MBE? No Thanks.

Danny Boyle

Two years ago when I had the opportunity to interview Sir Richard Branson, I asked him if he wanted me to address him as Sir or just Richard. He politely said that Richard was good enough. I replied that was good as I wasn’t going to call him Sir anyway!
When I told my Dad this he was not impressed. I told him it was all done in good humour but it really made me think about why I have no intention of genuflecting to people because of their title, royal or otherwise. I have been asked on a number of occasions why I am so adamant about this but I have never really explained it in detail. So here it is now, for the record.

Class Divide
The honours system is a reminder of the clear class divide in the UK. In 2012 with the Jubilee and her famous role in the Olympics, the media and government have reminded us what a lovely Queen we have and that we in the UK are her subjects. I think she is a lovely lady and does a pretty good job, but without apology I remain a republican and not a monarchist and as such the honours list is another reason as to why I think the monarchy is divisive. Yet even in a country which respects freedom of speech, not in the rabid way our cousins across the pond do, to speak against such ideas is almost tantamount to treason and a quick trip to the Towers. It’s like you can’t be patriotic unless you are a supporter of the monarchy.

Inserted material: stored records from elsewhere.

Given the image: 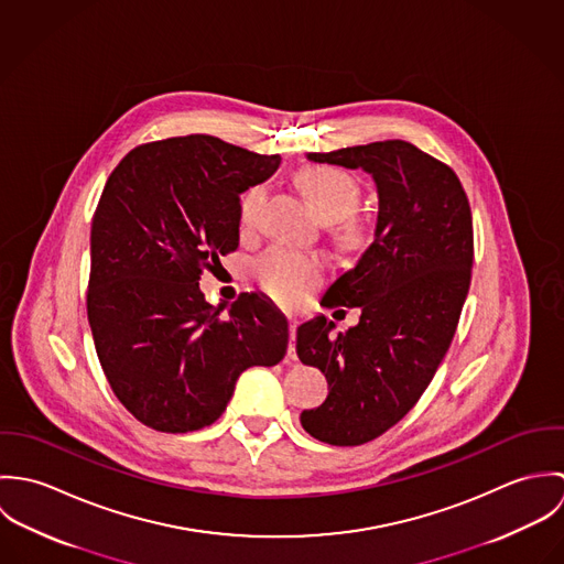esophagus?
Here are the masks:
<instances>
[{
  "instance_id": "1",
  "label": "esophagus",
  "mask_w": 564,
  "mask_h": 564,
  "mask_svg": "<svg viewBox=\"0 0 564 564\" xmlns=\"http://www.w3.org/2000/svg\"><path fill=\"white\" fill-rule=\"evenodd\" d=\"M289 336H291V343H289V360H297V351H295V336H297V323L291 322V325H289Z\"/></svg>"
}]
</instances>
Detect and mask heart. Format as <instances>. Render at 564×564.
<instances>
[{"label": "heart", "instance_id": "heart-1", "mask_svg": "<svg viewBox=\"0 0 564 564\" xmlns=\"http://www.w3.org/2000/svg\"><path fill=\"white\" fill-rule=\"evenodd\" d=\"M297 184L315 206V210L334 221L340 219L338 241L349 249H358L367 241V224L354 213L360 199L356 180L336 166H304L297 171ZM267 191L262 184L249 186L239 199V228L251 232L262 215ZM251 273L258 286L284 306H297L306 293L323 278V260L315 253L273 245L260 253Z\"/></svg>", "mask_w": 564, "mask_h": 564}]
</instances>
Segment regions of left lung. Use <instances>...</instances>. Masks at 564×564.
I'll use <instances>...</instances> for the list:
<instances>
[{
  "label": "left lung",
  "mask_w": 564,
  "mask_h": 564,
  "mask_svg": "<svg viewBox=\"0 0 564 564\" xmlns=\"http://www.w3.org/2000/svg\"><path fill=\"white\" fill-rule=\"evenodd\" d=\"M308 159L365 169L380 197L376 239L322 300L325 308L358 306L360 322L338 334L325 317L297 327L300 360L329 387L302 425L322 443L354 447L402 421L447 354L471 284L474 221L454 169L412 143Z\"/></svg>",
  "instance_id": "1"
}]
</instances>
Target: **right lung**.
Returning <instances> with one entry per match:
<instances>
[{
  "instance_id": "obj_1",
  "label": "right lung",
  "mask_w": 564,
  "mask_h": 564,
  "mask_svg": "<svg viewBox=\"0 0 564 564\" xmlns=\"http://www.w3.org/2000/svg\"><path fill=\"white\" fill-rule=\"evenodd\" d=\"M280 161L173 137L134 148L104 186L86 313L112 393L152 430L215 423L245 369L286 356L289 323L264 297L242 293L221 315L199 291L202 273L239 247V195Z\"/></svg>"
}]
</instances>
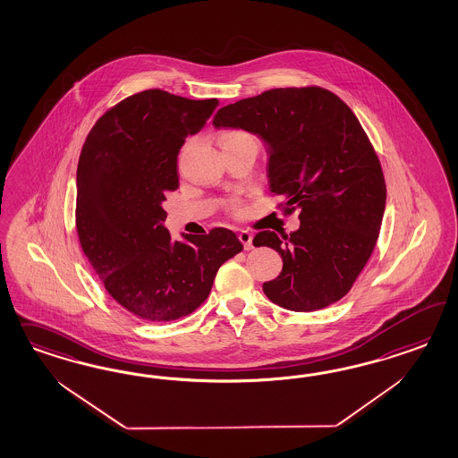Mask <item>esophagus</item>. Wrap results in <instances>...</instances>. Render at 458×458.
<instances>
[{
	"label": "esophagus",
	"mask_w": 458,
	"mask_h": 458,
	"mask_svg": "<svg viewBox=\"0 0 458 458\" xmlns=\"http://www.w3.org/2000/svg\"><path fill=\"white\" fill-rule=\"evenodd\" d=\"M238 238H240V242L243 243V249H253V245H251V233H250V232H247V230H242V232L238 233Z\"/></svg>",
	"instance_id": "esophagus-1"
}]
</instances>
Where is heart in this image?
<instances>
[{"label":"heart","mask_w":458,"mask_h":458,"mask_svg":"<svg viewBox=\"0 0 458 458\" xmlns=\"http://www.w3.org/2000/svg\"><path fill=\"white\" fill-rule=\"evenodd\" d=\"M245 139H253V140H255V138H253L251 134H249V132H245V131H226V132H223L222 136H220V144L232 142V140H245ZM228 209H230V213H233V215H242V211H243L242 205L236 203V201L230 203Z\"/></svg>","instance_id":"heart-1"}]
</instances>
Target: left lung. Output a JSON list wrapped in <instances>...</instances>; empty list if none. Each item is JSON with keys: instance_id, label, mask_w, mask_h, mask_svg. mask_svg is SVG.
<instances>
[{"instance_id": "8db88e82", "label": "left lung", "mask_w": 458, "mask_h": 458, "mask_svg": "<svg viewBox=\"0 0 458 458\" xmlns=\"http://www.w3.org/2000/svg\"><path fill=\"white\" fill-rule=\"evenodd\" d=\"M213 124L264 139L270 190L285 198L278 208L299 211L297 232L253 238L284 260L265 295L297 312L341 301L373 255L386 205L379 157L354 112L331 90L304 85L242 98L216 112Z\"/></svg>"}]
</instances>
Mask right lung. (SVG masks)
I'll use <instances>...</instances> for the list:
<instances>
[{"label":"right lung","instance_id":"right-lung-1","mask_svg":"<svg viewBox=\"0 0 458 458\" xmlns=\"http://www.w3.org/2000/svg\"><path fill=\"white\" fill-rule=\"evenodd\" d=\"M216 98L142 90L98 117L77 167L75 226L87 260L117 304L136 318L169 322L207 301L226 260L243 250L232 230L173 242L163 222L180 186L176 157L199 132Z\"/></svg>","mask_w":458,"mask_h":458}]
</instances>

The history of the honours system was such that members of the aristocracy and high ranking militia were recipient of such an order. They were awarded medals accordingly and since the 19th century this has widened to include more members of the community. It has been something I have seen become increasingly aspirational. Indeed many friends, professional and personal, in my community have received them and people have asked me what would happen if I was awarded such a thing for the years I have been in youth work. I am not interested. I still have issue with the whole concept of the British Empire. I still think it is divisive and reinforces a whole them and us approach that the British society stands on.

Kudos to those who have gone down that route and I respect you for but I still believe it’s divisive.

In Good Company
Danny Boyle (pictured), who in my opinion did a great job of showing an equal Britain for the Olympics opening ceremony, is widely recognised as one of the few people who amidst all the excitement about the new years honours rejected it. His simple statement was ““I’m very proud to be an equal citizen and that’s what the opening ceremony was about.” He is part of a list of individuals who also declined.
Benjamin Zephaniah “It reminds me of how my foremothers were raped and my forefathers brutalised.”
John Cleese “because I think they are silly”.
Professor Hawking “”Professor Hawking does not like titles. In fact he dislikes the whole concept of them”

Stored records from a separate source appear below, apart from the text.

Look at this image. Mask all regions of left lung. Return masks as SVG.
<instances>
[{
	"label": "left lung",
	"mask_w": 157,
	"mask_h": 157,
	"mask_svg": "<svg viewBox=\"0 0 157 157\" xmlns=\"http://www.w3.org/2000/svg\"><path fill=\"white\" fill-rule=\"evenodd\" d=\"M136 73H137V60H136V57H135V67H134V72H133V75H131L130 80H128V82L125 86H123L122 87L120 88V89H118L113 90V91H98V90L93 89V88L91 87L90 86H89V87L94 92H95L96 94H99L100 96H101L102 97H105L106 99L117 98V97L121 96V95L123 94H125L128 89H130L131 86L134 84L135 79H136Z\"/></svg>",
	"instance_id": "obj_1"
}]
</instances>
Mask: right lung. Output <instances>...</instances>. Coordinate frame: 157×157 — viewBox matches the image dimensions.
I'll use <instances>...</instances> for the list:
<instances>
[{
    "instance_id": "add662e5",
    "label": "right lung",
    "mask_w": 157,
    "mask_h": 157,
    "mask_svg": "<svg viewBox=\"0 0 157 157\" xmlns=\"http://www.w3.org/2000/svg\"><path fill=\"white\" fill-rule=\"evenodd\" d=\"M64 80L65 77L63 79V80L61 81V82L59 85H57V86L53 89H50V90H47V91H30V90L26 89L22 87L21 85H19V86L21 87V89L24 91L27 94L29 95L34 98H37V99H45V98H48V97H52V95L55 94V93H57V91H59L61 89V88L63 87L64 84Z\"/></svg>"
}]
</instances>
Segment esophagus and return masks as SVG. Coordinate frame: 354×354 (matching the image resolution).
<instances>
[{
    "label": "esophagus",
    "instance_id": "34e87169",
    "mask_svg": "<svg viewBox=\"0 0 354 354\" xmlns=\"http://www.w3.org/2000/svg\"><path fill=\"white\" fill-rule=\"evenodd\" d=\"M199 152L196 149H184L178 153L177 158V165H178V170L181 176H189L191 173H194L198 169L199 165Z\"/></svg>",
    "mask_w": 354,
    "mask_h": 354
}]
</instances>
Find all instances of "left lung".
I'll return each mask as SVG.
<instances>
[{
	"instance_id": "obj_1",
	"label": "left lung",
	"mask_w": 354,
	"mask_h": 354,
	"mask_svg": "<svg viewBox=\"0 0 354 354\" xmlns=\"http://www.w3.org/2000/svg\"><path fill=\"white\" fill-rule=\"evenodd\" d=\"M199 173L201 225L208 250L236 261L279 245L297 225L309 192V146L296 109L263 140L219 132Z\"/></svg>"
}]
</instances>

There are a host of other non military professionals and entertainers who have rejected or in some cases returned the honours. This constant reminder that whilst we cannot be blue blooded upper class members of the community we can bow before those who are and be grateful that we can get an honour.

To be honest apart from being upgraded to first class on transport what is the point or value of being called Sir?

I am a republican
I am in favour of a British republic. I find the system of monarchy distasteful. Whilst I am not one of those who would go out on a limb and accuse the royals of being the country’s biggest benefit claimants, I don’t see why they need to be there. We are subjects to a family whose history and current future are a reminder that there is a class of people who feel that they are better than everyone else. Not only is that reinforced by history but our systems of political governance, policing, law making, religion and many customs are structurally in place to serve the monarchy. People whose employee terms are not to serve the people first but to serve Queen or King or whoever is sitting on the velvet covered bench at that time.

Has anyone really thought about what happens when we bow to the monarch what we are implying about power and authority there?
Seriously when I think of someone like the Duke of Edinburgh who has often been recorded being discriminatory to other people that don’t look like him why would I be bowing in front of him? This is a non elected family who essentially take our tax monies to rule the country and live in some of the best homes in the country under the premise they bring in tourism pounds. If this happened in any other country we would call it despotic or totalitarian. Not that the Windsors can be compared to the House of Saud but you get my point.

The beauty of living in a democracy such as ours is that we can raise this without, give or take a couple of angry people, having to be in fear of our life. I love what I do for my work and for my community. I don’t need a piece of metal to justify that or having to bow before a royal and be touched by some sword. Whilst I will, rather reluctanctly, take awards from my fellow business peers this is not one that excites me in the slightest. To those who do still like it though I say all power to your elbow. Knock yourself out.